Il mio mondo onirico è sempre talmente vivido, presente e ricco che nei periodi in cui non sogno - o comunque non ricordo cosa ho sognato, che è un po' la stessa cosa - so che c'è qualcosa che non va.
In questi giorni invece no: il carosello continuo di immagini e conversazioni ha ripreso.
Beneath the Surface: Fish, di Erik Johansson |
Eppure le sensazioni, i colori, i visi sono completamente mutati. Se prima ero ben consapevole di un'atmosfera a metà tra il grottesco e il surrealismo, con case labirintiche, alberi dalla chioma a palloncino e presenze quasi inquietanti per il grado di stranezza con cui si presentavano (per cui comunque provavo quell'affezione che chiunque sente per una parte di se stesso), ora sembra essersi insinuata una sfumatura piuttosto dolce, ma forse troppo reale.
Ieri sostenevo una conversazione con un ragazzo, ma priva di parole.

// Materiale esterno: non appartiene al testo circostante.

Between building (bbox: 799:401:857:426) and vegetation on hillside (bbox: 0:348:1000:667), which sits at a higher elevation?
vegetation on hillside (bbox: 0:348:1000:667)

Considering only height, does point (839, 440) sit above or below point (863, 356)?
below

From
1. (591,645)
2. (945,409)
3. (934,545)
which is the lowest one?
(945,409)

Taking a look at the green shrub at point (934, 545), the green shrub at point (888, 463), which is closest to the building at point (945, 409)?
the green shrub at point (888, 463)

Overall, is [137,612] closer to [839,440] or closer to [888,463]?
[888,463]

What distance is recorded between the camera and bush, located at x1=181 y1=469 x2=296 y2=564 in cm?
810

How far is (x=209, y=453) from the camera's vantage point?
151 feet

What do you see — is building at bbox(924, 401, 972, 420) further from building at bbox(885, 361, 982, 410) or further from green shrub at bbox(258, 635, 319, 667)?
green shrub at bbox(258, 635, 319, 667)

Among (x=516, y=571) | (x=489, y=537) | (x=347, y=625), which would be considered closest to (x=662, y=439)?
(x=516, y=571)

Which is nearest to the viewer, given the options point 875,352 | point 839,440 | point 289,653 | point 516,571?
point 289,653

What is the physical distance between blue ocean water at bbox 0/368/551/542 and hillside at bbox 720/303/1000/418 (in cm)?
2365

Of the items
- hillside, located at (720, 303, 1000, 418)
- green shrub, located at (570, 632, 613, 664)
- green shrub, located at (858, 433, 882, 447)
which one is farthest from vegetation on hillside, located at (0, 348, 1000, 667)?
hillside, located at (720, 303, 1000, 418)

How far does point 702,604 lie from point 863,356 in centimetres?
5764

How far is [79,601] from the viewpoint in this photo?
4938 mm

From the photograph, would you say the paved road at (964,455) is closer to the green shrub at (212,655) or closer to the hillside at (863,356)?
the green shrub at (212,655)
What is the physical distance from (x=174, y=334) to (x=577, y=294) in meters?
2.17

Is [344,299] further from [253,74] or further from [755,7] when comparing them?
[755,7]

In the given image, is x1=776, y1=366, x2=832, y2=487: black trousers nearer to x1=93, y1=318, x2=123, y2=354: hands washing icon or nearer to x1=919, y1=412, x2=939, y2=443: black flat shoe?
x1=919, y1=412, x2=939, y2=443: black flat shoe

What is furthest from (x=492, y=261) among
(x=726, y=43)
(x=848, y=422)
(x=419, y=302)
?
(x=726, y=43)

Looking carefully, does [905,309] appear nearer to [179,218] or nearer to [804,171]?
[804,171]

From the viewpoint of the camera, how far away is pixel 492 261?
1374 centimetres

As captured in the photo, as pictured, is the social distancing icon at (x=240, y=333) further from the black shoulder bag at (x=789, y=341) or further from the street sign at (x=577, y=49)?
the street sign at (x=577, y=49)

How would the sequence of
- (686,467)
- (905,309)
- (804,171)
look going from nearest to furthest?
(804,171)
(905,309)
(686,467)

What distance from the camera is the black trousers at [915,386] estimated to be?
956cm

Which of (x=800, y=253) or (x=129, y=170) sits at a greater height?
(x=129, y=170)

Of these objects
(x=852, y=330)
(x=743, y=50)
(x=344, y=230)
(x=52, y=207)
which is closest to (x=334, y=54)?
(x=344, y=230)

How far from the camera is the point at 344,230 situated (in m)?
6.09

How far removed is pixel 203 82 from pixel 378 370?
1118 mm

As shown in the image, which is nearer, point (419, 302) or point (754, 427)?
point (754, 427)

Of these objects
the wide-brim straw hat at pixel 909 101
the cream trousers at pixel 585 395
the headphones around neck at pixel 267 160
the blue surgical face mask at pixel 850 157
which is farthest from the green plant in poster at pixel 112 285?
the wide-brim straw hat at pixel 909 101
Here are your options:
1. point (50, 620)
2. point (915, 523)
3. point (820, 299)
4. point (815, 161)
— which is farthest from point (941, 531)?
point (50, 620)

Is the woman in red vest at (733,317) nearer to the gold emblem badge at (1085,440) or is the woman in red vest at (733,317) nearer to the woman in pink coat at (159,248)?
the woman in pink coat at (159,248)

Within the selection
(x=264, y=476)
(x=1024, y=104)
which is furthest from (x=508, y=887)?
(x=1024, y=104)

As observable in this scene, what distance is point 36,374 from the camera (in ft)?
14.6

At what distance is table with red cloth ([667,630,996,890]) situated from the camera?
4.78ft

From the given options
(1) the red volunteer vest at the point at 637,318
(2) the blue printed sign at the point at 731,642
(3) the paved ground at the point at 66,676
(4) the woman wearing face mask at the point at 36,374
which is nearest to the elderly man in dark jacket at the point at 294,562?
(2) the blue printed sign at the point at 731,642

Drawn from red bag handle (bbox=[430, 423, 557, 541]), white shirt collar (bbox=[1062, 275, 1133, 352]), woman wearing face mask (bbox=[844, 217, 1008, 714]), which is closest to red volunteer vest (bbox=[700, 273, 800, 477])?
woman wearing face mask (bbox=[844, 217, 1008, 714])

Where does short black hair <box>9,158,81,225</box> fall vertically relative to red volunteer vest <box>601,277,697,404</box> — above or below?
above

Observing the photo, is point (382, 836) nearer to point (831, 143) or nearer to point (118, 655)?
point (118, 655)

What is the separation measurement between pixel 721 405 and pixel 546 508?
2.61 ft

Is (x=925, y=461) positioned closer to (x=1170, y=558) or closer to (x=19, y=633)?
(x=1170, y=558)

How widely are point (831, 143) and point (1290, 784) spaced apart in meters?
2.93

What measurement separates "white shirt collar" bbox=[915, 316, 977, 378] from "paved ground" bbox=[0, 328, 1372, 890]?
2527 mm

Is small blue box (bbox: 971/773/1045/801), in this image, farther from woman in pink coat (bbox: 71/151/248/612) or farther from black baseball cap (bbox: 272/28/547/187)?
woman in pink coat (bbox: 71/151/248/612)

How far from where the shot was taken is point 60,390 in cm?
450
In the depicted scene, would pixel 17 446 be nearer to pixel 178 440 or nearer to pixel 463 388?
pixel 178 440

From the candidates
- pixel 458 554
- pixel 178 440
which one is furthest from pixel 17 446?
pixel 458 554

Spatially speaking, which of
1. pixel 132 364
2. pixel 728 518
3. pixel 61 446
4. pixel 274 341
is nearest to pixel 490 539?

Era più una questione di suoni, sguardi e sorrisi ironici e un po' salaci. Poi mi dava un libro che accettavo con diffidenza e, mentre si allontanava, vi trovavo dentro un biglietto, scritto con grafia perfetta e ordinata. Una cosa talmente dolce che non ho fatto in tempo a leggerla che mi sono svegliata.
Stanotte invece, per la seconda volta, ho sognato di dover dire una cosa a mia nonna. Ero estremamente felice, ma poi mi ricordavo che è mancata. Di recente, pensavo. Poi subito: No, sono trascorsi già tre anni. Recente è il mio dolore. Poi ecco, il paradosso: come fa a non esserci più, se ne sento così forte la presenza? Poi mi sveglio, e non mi sembra vero niente.